* [Required work]: Copy out the data below, substituting "power saw" for each occurrence of "chainsaw" and changing nothing else.

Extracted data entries
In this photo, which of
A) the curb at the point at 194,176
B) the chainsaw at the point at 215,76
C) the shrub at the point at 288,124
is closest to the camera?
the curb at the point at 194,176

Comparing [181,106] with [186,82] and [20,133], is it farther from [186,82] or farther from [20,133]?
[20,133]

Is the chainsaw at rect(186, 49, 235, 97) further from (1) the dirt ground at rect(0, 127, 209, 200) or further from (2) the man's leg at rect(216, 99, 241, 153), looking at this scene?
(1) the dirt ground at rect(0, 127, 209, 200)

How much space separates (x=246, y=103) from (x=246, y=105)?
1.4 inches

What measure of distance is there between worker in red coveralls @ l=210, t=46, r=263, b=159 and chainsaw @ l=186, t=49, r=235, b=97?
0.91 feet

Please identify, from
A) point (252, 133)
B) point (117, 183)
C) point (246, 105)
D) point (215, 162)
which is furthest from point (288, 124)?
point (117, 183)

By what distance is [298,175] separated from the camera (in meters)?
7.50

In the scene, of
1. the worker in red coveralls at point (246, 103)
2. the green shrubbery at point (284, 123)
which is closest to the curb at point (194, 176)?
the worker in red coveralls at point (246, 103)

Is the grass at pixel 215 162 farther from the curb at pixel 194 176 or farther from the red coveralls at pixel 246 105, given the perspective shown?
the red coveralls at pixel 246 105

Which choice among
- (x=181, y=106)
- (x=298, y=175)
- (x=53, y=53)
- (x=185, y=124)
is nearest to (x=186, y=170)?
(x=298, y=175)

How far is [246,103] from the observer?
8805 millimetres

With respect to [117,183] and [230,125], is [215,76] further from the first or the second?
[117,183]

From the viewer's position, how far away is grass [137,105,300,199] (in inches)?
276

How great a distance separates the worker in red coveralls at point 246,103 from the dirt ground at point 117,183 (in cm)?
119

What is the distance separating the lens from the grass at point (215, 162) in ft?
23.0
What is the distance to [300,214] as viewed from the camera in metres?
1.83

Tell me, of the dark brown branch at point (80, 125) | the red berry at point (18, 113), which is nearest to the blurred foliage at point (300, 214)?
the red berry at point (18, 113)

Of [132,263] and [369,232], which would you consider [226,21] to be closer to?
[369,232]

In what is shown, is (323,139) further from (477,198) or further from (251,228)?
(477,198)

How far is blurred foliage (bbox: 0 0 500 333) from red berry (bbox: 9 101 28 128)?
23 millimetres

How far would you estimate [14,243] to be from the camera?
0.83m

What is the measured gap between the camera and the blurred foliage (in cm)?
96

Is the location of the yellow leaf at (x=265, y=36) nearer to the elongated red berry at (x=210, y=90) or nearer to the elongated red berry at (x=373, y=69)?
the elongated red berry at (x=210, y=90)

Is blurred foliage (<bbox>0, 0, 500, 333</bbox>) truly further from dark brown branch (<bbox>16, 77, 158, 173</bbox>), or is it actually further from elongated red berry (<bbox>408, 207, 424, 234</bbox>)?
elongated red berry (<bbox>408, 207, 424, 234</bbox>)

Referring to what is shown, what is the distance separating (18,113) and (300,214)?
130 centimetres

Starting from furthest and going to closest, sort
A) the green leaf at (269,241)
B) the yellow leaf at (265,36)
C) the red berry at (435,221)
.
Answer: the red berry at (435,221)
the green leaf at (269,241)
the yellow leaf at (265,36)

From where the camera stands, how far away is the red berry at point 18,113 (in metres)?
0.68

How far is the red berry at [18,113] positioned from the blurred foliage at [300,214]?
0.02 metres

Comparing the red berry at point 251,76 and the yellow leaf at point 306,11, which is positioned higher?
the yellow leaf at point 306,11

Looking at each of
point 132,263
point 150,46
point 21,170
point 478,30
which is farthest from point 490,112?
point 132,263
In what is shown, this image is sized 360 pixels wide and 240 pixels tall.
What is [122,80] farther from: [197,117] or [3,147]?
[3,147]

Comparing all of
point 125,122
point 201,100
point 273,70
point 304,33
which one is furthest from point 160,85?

* [Reply to the exercise]:
In this photo, which of
A) the curb at the point at 194,176
B) the power saw at the point at 215,76
C) the shrub at the point at 288,124
is closest to the camera?
the curb at the point at 194,176

Comparing [181,106] with [186,82] and [20,133], is it farther from [186,82] or farther from [20,133]?
[20,133]

Is the power saw at rect(186, 49, 235, 97) further from (1) the dirt ground at rect(0, 127, 209, 200) or further from (2) the man's leg at rect(216, 99, 241, 153), looking at this scene?
(1) the dirt ground at rect(0, 127, 209, 200)

How much space separates (x=246, y=103) from (x=246, y=105)?
1.4 inches

What measure of distance is there between worker in red coveralls @ l=210, t=46, r=263, b=159 and power saw @ l=186, t=49, r=235, b=97?
0.91 feet

Please identify, from
A) point (252, 133)
B) point (117, 183)
C) point (246, 105)
D) point (215, 162)
which is furthest from point (288, 124)?
point (117, 183)

By what distance is [298,175] separated from the camera (in meters)?
7.50

In the scene, of
1. the worker in red coveralls at point (246, 103)
2. the green shrubbery at point (284, 123)
which is closest to the curb at point (194, 176)?
the worker in red coveralls at point (246, 103)

Is the grass at pixel 215 162 farther from the curb at pixel 194 176 or farther from the red coveralls at pixel 246 105, given the perspective shown?
the red coveralls at pixel 246 105

Which choice among
- (x=181, y=106)
- (x=298, y=175)
- (x=53, y=53)
- (x=185, y=124)
is nearest to (x=186, y=170)?
(x=298, y=175)

How far is [246,103] from the observer?
8805 millimetres

With respect to [117,183] and [230,125], is [215,76] further from the first or the second?
[117,183]

From the viewer's position, how far away is grass [137,105,300,199] (in inches)?
276

How great a distance separates the worker in red coveralls at point 246,103 from the dirt ground at point 117,183 (in cm)?
119

What is the distance separating the lens from the grass at point (215, 162) in ft?
23.0
What is the distance to [300,214] as viewed from the camera in metres?
1.83

Tell me, of the dark brown branch at point (80, 125) | the red berry at point (18, 113), which is nearest to the blurred foliage at point (300, 214)?
the red berry at point (18, 113)

Of [132,263] and [369,232], which would you consider [226,21] to be closer to?
[369,232]

In what is shown, is (323,139) further from (477,198) or further from (251,228)?
(477,198)

How far is blurred foliage (bbox: 0 0 500 333) from red berry (bbox: 9 101 28 128)?
23 millimetres

How far would you estimate [14,243] to be from the camera?
0.83m

What is the measured gap between the camera and the blurred foliage (in cm)?
96

Is the location of the yellow leaf at (x=265, y=36) nearer to the elongated red berry at (x=210, y=90) or nearer to the elongated red berry at (x=373, y=69)?
the elongated red berry at (x=210, y=90)

Is blurred foliage (<bbox>0, 0, 500, 333</bbox>) truly further from dark brown branch (<bbox>16, 77, 158, 173</bbox>), or is it actually further from elongated red berry (<bbox>408, 207, 424, 234</bbox>)?
elongated red berry (<bbox>408, 207, 424, 234</bbox>)

Referring to what is shown, what is the distance separating (18,113) and (300,214)?
130 centimetres

Starting from furthest and going to closest, sort
A) the green leaf at (269,241)
B) the yellow leaf at (265,36)
C) the red berry at (435,221)
.
Answer: the red berry at (435,221)
the green leaf at (269,241)
the yellow leaf at (265,36)

From where the camera stands, how far away is the red berry at point 18,113 (in metres)?
0.68

How far is the red berry at [18,113] positioned from the blurred foliage at [300,214]?
0.02 metres

Comparing the red berry at point 251,76 and the yellow leaf at point 306,11, which is positioned higher?
the yellow leaf at point 306,11

Looking at each of
point 132,263
point 150,46
point 21,170
point 478,30
which is farthest from point 490,112?
point 132,263
In what is shown, this image is sized 360 pixels wide and 240 pixels tall.
What is [122,80] farther from: [197,117] or [3,147]?
[3,147]

Comparing all of
point 125,122
point 201,100
point 273,70
point 304,33
which one is furthest from point 160,85?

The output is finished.